Can you reproduce the 1928 Olympic middleweight wrestling article below word for word, from "This Greco-Roman wrestling" up to and including "points was eliminated."?

[EXCERPTED TEXT]:
>>
- Venue: Krachtsportgebouw
- Dates: August 2–5, 1928
- Competitors: 17 from 17 nations

Medalists
- 1st place, gold medalist(s):  / Väinö Kokkinen / Finland
- 2nd place, silver medalist(s):  / László Papp / Hungary
- 3rd place, bronze medalist(s):  / Albert Kusnets / Estonia

= Wrestling at the 1928 Summer Olympics – Men's Greco-Roman middleweight =

The men's Greco-Roman middleweight was one of thirteen wrestling events held as part of the wrestling at the 1928 Summer Olympics programme. The competition was held from August 2 to 5, and featured 17 wrestlers from 17 nations. Middleweight was the third-heaviest category, including wrestlers weighing 67.5 to 75 kg.

==Competition format==

This Greco-Roman wrestling competition introduced an elimination system based on the accumulation of points. Each round featured all wrestlers pairing off and wrestling one bout (with one wrestler having a bye if there were an odd number). The loser received 3 points. The winner received 1 point if the win was by decision and 0 points if the win was by fall. At the end of each round, any wrestler with at least 5 points was eliminated.

==Results==

===Round 1===

The first round produced 4 winners by fall (0 points), 1 bye (0 points), 4 winners by decision (1 point), and 8 losers (3 points).
<<
[MATERIAL]:
>>
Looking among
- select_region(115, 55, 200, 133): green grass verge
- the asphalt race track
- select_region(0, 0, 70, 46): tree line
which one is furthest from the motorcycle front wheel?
<<
[CORRECT RESULT]:
This Greco-Roman wrestling competition introduced an elimination system based on the accumulation of points. Each round featured all wrestlers pairing off and wrestling one bout (with one wrestler having a bye if there were an odd number). The loser received 3 points. The winner received 1 point if the win was by decision and 0 points if the win was by fall. At the end of each round, any wrestler with at least 5 points was eliminated.